• **YOUR GOAL**
Keep to the lines from the one with "[camera-trap image, curated labels]" through the end of the data, and write them out exactly.

───── DATA SUPPLIED

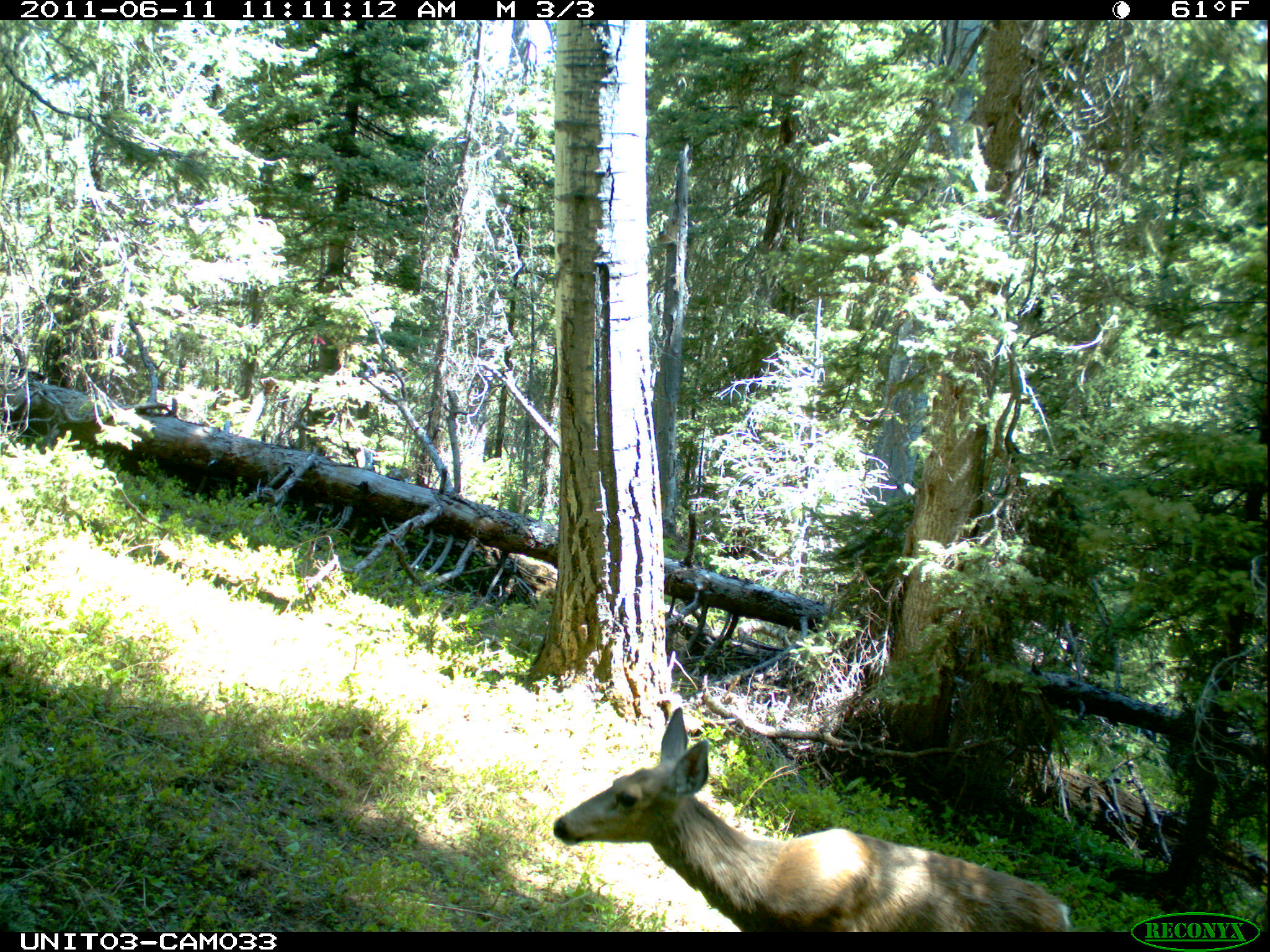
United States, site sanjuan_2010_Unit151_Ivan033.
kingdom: Animalia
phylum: Chordata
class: Mammalia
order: Artiodactyla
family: Cervidae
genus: Odocoileus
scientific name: Odocoileus hemionus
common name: mule deer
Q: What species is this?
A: Odocoileus hemionus (mule deer).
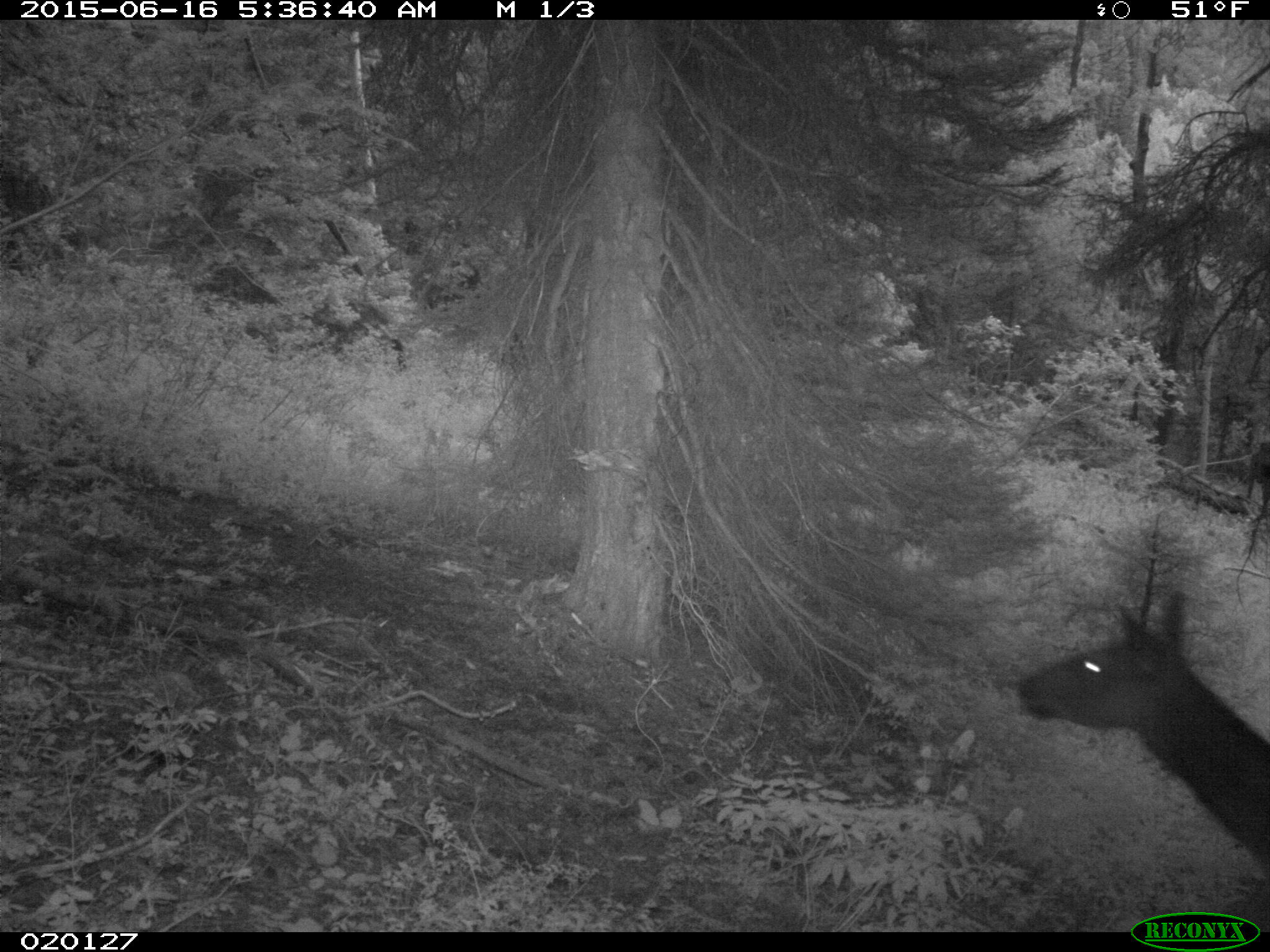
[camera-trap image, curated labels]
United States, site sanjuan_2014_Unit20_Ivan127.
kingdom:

──────────

• **RESPONSE TO THE EXERCISE**
[camera-trap image, curated labels]
United States, site sanjuan_2014_Unit20_Ivan127.
kingdom:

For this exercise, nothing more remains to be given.